# PROBLEM REQUIREMENTS:
Note how many lines in the entries contain the string "where", then give that number and nothing else.

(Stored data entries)
----
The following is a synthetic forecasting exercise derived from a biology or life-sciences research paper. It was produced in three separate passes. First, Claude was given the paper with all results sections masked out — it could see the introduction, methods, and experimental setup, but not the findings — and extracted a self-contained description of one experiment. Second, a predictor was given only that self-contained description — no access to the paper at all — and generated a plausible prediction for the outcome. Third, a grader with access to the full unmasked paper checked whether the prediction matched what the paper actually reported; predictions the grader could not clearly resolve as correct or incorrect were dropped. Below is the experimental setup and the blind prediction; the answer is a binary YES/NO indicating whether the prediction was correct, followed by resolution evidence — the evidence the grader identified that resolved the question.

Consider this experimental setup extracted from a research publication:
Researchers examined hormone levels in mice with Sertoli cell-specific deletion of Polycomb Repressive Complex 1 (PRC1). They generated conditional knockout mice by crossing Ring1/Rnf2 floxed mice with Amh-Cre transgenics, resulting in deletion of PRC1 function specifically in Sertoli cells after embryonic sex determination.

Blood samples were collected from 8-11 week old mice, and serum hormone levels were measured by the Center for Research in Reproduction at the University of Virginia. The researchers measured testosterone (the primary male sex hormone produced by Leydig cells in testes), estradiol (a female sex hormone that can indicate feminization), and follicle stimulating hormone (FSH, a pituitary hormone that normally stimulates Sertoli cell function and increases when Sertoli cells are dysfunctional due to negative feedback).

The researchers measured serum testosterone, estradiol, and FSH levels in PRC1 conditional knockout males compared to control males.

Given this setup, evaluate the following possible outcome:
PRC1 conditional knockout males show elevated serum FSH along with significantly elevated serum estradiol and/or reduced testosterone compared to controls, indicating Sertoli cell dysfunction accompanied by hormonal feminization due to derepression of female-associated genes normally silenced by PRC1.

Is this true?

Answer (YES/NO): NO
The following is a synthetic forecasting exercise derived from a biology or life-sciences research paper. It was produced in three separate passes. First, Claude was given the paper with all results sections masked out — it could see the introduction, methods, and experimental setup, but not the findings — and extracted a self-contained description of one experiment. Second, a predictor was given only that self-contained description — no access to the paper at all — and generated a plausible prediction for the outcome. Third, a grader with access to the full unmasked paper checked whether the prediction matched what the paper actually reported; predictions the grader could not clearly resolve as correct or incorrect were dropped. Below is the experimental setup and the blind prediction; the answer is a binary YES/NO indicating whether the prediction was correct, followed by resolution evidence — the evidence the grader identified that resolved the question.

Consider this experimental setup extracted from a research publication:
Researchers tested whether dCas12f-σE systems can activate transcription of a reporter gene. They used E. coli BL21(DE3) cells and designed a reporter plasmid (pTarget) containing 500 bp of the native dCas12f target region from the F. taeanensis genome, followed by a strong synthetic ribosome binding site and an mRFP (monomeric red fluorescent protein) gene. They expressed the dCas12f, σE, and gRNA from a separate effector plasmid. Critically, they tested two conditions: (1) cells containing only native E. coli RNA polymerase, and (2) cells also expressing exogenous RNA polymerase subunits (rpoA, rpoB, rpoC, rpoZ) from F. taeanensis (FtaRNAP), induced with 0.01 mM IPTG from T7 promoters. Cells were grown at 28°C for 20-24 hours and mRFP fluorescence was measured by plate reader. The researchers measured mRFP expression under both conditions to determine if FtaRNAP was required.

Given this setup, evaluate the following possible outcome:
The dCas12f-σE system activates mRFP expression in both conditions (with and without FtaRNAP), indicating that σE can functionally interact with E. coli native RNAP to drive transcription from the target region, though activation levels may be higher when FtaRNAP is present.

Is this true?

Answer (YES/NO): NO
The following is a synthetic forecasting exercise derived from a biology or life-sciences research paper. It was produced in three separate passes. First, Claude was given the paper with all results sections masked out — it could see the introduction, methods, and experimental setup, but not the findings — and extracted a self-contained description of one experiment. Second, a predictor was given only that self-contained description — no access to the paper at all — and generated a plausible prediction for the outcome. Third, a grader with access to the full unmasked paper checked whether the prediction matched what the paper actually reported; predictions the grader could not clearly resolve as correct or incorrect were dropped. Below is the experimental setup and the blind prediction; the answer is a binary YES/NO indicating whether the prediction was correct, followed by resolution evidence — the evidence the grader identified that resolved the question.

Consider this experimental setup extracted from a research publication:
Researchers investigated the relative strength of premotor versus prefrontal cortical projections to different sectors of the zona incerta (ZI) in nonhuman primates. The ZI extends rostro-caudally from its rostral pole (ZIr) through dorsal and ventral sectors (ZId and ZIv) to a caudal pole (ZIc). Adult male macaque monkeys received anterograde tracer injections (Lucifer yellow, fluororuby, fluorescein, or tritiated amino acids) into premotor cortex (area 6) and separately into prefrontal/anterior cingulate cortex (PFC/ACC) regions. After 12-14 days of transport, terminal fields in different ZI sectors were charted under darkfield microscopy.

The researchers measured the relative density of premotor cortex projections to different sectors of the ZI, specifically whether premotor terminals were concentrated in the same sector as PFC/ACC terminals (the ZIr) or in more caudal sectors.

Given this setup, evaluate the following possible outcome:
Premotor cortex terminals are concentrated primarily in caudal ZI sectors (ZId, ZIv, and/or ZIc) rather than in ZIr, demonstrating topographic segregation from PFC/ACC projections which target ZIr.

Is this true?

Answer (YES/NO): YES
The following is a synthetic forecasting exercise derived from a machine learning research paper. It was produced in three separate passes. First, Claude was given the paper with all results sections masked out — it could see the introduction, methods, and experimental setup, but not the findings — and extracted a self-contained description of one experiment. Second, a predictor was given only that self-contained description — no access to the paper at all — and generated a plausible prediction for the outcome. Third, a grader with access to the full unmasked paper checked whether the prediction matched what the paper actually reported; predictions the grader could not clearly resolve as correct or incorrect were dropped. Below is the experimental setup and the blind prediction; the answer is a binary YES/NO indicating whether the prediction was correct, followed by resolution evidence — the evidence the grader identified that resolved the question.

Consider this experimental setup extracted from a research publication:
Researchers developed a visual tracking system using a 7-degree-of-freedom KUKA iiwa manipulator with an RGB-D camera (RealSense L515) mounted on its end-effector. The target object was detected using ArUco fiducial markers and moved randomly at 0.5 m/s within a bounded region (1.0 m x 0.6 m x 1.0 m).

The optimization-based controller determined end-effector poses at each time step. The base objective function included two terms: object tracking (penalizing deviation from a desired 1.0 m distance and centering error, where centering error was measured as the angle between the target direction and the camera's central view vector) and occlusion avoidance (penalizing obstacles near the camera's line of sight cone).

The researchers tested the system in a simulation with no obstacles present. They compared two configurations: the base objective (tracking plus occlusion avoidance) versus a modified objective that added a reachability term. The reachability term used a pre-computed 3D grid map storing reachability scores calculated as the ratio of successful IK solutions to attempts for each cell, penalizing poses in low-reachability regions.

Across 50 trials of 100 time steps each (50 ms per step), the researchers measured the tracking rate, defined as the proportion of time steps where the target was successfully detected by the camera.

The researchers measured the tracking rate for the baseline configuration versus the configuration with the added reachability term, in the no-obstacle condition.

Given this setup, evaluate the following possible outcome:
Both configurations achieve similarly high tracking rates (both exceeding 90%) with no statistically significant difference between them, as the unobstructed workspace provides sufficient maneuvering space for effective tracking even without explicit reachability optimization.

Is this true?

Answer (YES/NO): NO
----
# RESPONSE AREA:
2